Brief
Please rewrite the material that begins at the line containing "In this photo, which" and ends after the line containing "bridge support column (Rect(562, 313, 580, 351)) →", changing "camera distance" to "distance from the camera" and leaving everything else as it is. Omit the pictures from your answer.
[start]
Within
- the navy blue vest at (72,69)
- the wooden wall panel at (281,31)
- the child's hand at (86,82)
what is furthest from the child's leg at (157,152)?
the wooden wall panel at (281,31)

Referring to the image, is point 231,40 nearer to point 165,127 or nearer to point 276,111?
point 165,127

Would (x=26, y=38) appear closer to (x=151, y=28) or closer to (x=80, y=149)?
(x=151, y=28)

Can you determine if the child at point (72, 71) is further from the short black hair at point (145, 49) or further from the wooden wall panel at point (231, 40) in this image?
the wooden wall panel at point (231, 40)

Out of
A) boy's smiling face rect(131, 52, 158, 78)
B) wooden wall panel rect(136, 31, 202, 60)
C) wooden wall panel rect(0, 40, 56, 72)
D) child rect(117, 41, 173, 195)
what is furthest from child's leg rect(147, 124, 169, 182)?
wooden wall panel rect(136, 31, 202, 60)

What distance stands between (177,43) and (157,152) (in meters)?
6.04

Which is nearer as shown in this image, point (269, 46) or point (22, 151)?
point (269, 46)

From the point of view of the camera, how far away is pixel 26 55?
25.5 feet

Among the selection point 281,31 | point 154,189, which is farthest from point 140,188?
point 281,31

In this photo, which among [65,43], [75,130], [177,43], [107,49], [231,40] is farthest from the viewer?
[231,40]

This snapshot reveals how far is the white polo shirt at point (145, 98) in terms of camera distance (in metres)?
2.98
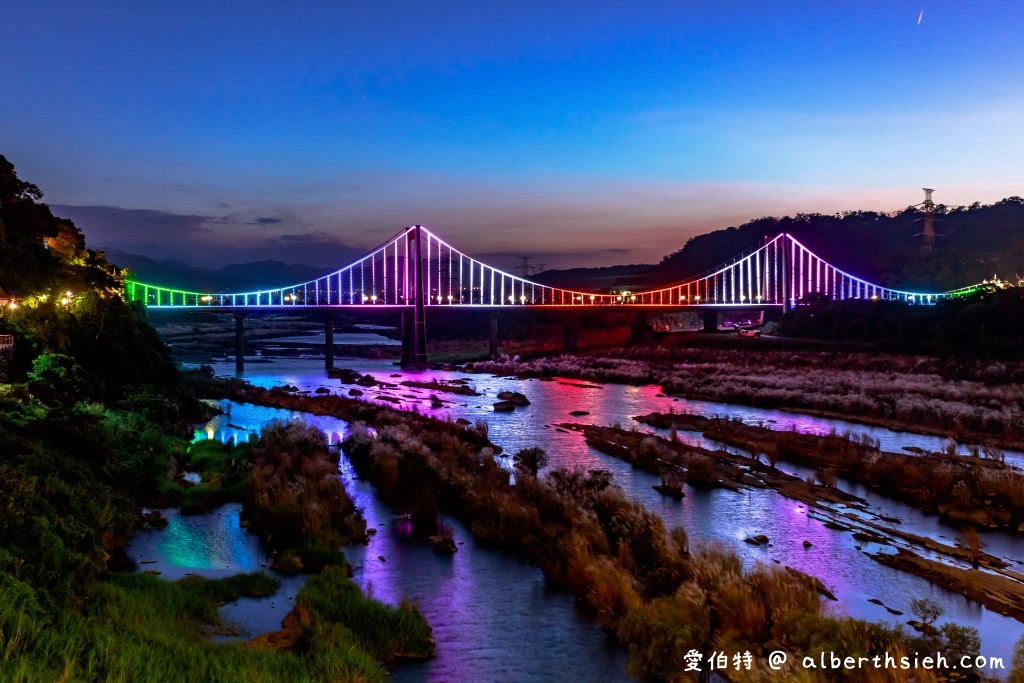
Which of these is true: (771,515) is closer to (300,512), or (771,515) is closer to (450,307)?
(300,512)

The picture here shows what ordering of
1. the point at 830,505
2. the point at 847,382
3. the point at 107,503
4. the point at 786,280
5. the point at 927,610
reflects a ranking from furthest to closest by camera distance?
the point at 786,280, the point at 847,382, the point at 830,505, the point at 107,503, the point at 927,610

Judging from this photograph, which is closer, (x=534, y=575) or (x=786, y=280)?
(x=534, y=575)

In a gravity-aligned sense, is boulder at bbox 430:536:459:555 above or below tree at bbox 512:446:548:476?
below

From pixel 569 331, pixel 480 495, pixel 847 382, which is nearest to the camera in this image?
pixel 480 495

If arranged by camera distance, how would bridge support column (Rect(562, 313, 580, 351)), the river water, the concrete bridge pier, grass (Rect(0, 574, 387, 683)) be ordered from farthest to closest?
bridge support column (Rect(562, 313, 580, 351)) → the concrete bridge pier → the river water → grass (Rect(0, 574, 387, 683))

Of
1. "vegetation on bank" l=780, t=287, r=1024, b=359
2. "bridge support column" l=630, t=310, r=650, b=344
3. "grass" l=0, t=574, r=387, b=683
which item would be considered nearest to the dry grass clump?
"grass" l=0, t=574, r=387, b=683

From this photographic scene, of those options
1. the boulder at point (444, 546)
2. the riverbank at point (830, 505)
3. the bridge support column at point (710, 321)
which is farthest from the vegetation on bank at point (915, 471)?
the bridge support column at point (710, 321)

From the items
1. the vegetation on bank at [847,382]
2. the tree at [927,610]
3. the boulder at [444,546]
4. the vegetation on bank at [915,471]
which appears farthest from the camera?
the vegetation on bank at [847,382]

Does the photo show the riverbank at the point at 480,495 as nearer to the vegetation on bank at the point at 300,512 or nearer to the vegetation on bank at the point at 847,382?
the vegetation on bank at the point at 300,512

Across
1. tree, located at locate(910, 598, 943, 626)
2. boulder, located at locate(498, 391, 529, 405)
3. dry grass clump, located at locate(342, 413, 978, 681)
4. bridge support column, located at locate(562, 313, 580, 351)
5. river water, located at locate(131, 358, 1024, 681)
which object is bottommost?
boulder, located at locate(498, 391, 529, 405)

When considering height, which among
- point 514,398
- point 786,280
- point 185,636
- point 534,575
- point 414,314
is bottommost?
point 514,398

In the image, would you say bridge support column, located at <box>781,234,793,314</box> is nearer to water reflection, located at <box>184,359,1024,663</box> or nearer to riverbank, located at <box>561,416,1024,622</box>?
water reflection, located at <box>184,359,1024,663</box>

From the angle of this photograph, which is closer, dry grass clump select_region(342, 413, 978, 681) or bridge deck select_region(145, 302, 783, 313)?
dry grass clump select_region(342, 413, 978, 681)

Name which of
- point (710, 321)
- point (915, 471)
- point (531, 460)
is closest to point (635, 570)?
point (531, 460)
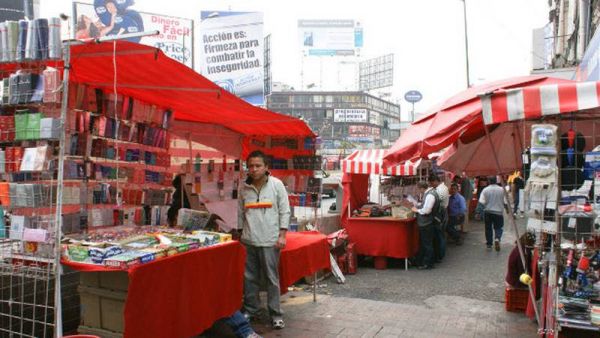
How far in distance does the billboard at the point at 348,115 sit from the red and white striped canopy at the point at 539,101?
83.3 m

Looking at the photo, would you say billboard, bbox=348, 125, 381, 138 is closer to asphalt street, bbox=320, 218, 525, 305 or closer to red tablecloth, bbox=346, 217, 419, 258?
asphalt street, bbox=320, 218, 525, 305

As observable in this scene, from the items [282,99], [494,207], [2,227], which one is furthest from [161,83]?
[282,99]

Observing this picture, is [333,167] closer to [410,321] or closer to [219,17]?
[219,17]

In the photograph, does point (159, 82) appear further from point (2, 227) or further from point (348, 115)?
point (348, 115)

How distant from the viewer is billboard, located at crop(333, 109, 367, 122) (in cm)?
8669

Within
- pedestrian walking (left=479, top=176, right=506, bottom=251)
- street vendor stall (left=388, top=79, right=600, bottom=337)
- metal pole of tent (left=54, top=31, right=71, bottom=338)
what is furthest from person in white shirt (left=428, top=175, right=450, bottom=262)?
metal pole of tent (left=54, top=31, right=71, bottom=338)

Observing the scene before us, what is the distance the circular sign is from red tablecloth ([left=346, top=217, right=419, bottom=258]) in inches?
1708

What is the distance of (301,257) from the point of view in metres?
5.60

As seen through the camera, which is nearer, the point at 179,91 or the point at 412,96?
the point at 179,91

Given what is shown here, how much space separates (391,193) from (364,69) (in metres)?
68.9

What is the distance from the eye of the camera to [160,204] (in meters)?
5.36

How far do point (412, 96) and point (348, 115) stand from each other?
119ft

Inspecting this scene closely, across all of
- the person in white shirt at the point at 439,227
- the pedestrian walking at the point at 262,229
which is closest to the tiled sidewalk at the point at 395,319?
the pedestrian walking at the point at 262,229

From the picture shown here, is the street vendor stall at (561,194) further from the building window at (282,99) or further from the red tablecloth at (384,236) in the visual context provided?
the building window at (282,99)
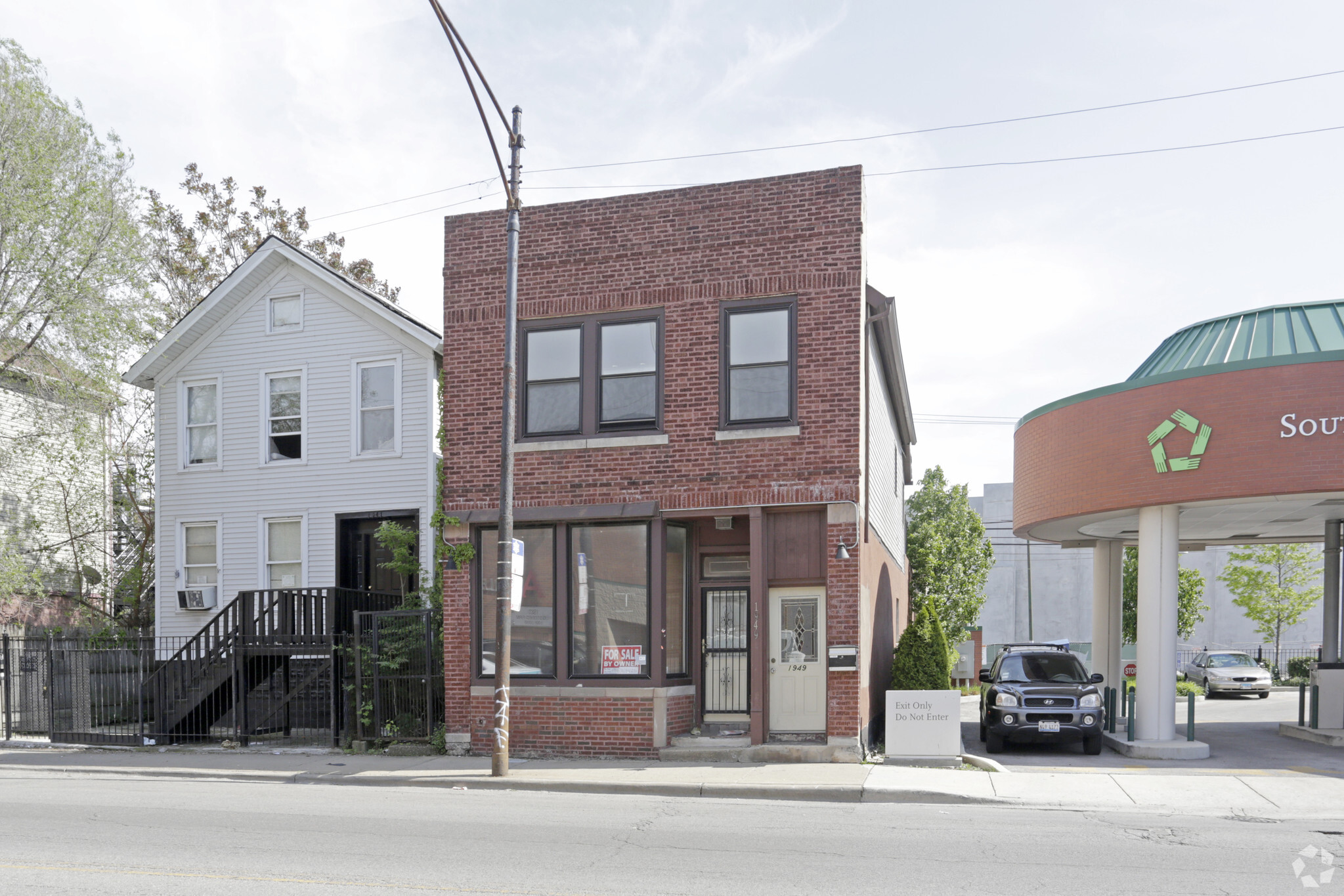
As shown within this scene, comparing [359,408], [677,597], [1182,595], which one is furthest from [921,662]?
[1182,595]

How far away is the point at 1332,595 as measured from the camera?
21.3 m

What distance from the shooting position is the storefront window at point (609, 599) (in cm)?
1562

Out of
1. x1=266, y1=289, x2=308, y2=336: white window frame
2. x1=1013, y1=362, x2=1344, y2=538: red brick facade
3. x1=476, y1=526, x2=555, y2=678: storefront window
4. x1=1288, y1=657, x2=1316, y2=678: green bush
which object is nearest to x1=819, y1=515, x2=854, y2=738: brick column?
x1=476, y1=526, x2=555, y2=678: storefront window

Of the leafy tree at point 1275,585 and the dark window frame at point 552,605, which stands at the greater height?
the dark window frame at point 552,605

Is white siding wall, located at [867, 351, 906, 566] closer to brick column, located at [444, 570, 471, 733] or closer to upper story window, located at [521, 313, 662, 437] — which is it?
upper story window, located at [521, 313, 662, 437]

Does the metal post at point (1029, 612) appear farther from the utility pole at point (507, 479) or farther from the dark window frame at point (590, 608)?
the utility pole at point (507, 479)

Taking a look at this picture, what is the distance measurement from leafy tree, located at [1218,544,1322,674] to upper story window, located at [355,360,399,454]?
3312 centimetres

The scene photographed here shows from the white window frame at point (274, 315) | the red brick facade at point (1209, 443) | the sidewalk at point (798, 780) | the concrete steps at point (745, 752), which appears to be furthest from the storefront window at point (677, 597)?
the white window frame at point (274, 315)

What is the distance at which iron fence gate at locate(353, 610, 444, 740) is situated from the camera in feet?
55.2

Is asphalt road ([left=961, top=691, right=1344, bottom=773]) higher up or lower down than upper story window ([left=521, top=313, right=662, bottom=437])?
lower down

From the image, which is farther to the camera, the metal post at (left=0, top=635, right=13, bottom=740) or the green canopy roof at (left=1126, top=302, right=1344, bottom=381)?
the metal post at (left=0, top=635, right=13, bottom=740)

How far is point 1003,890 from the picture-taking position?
25.7 feet

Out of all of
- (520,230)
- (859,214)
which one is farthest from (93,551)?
(859,214)

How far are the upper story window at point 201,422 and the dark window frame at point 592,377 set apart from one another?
29.7 feet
[end]
Problem solution
In this photo, which among [65,43], [75,130], [177,43], [107,49], [231,40] is farthest from the viewer?
[231,40]

This snapshot reveals how far is the white polo shirt at point (145, 98) in terms of distance from the camera (in metres)?
2.98
Which of these is true: (771,515) is closer to (300,512), or (771,515) is closer to (450,307)?
(300,512)

The picture here shows what ordering of
1. the point at 830,505
2. the point at 847,382
3. the point at 107,503
4. the point at 786,280
5. the point at 927,610
reflects a ranking from furthest to closest by distance from the camera?
the point at 786,280, the point at 847,382, the point at 830,505, the point at 107,503, the point at 927,610

Judging from this photograph, which is closer, (x=534, y=575) or (x=786, y=280)?
(x=534, y=575)

In a gravity-aligned sense, is boulder at bbox 430:536:459:555 above or below tree at bbox 512:446:548:476?
below

From pixel 569 331, pixel 480 495, pixel 847 382, which is nearest to the camera in this image?
pixel 480 495

If arranged by distance from the camera, how would bridge support column (Rect(562, 313, 580, 351)), the river water, the concrete bridge pier, grass (Rect(0, 574, 387, 683)) be ordered from farthest to closest?
bridge support column (Rect(562, 313, 580, 351)) → the concrete bridge pier → the river water → grass (Rect(0, 574, 387, 683))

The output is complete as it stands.